Furthermore, the corn that goes on our plates and on our grills is sweet corn — that’s not used to make ethanol. Here’s another fact: Farmers today grow five times as much corn as they did in the 1930s — on 20 percent less land — a fact that ethanol opponents seem to ignore. And, even in the midst of a devastating drought, our yield averages are still better than they were just 20 years ago.
According to the Renewable Fuels Association, the U.S. used 13.9 billion gallons of ethanol last year, displacing the equivalent of 485 million barrels of imported oil and saving the country $49.7 billion. And if none of this information gets you thinking a little more positively about ethanol, how about the fact that in the Midwest, ethanol reduced gas prices by an average of $1.69 per gallon?

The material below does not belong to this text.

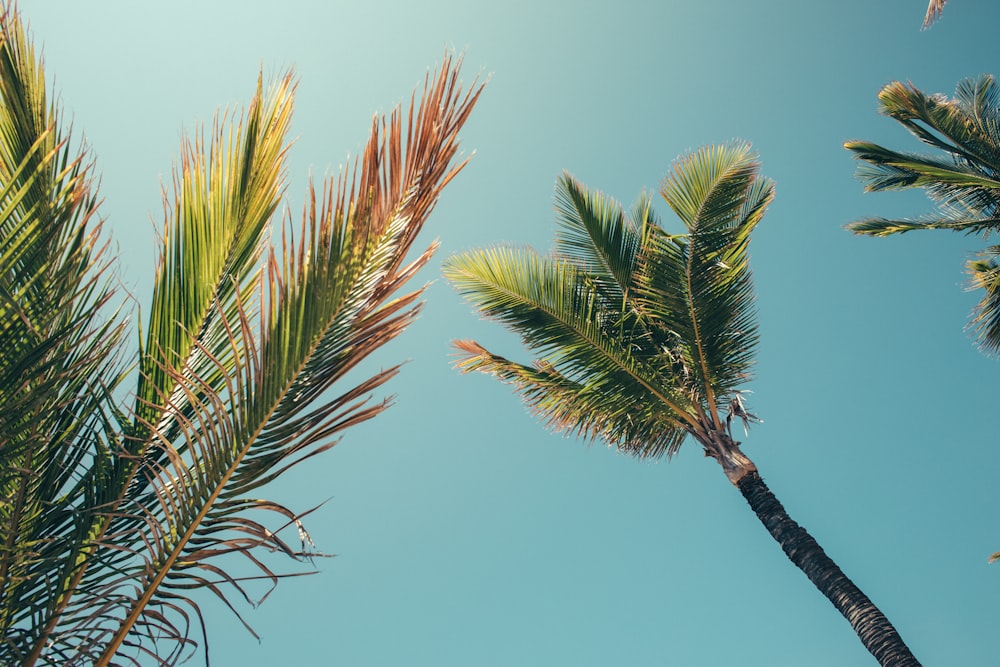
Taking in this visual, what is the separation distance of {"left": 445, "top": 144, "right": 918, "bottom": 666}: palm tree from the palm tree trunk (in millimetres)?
44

Instead of working so hard to vilify ethanol, can we at least agree that it’s done some good things for our country?
It would be difficult to deny that ethanol has started a biofuels movement in the United States by forcing us all to look at sustainability.
Why is it that we don’t want to talk about a single one of the real success stories in today’s economy, not to mention the biofuels revolution? Much of the media, environmentalists, academia and politicians are debating ethanol from an entirely one-sided perspective, ignoring facts and statistics that are inconvenient.
Consumers are hearing a distorted debate based on ideology, not science and reality. The pounding of anti-ethanol messages into everyday life has consumers turning their backs on ethanol and not seeing the larger picture of the success and importance of the biofuel movement.
Energy is a big tent. We know there are new developments to come. Some of those will include ethanol. But for that to happen, we must commit to focusing on the facts when it comes to telling the story.
– Tom Haag is a Minnesota corn farmer from Eden Valley, Minn.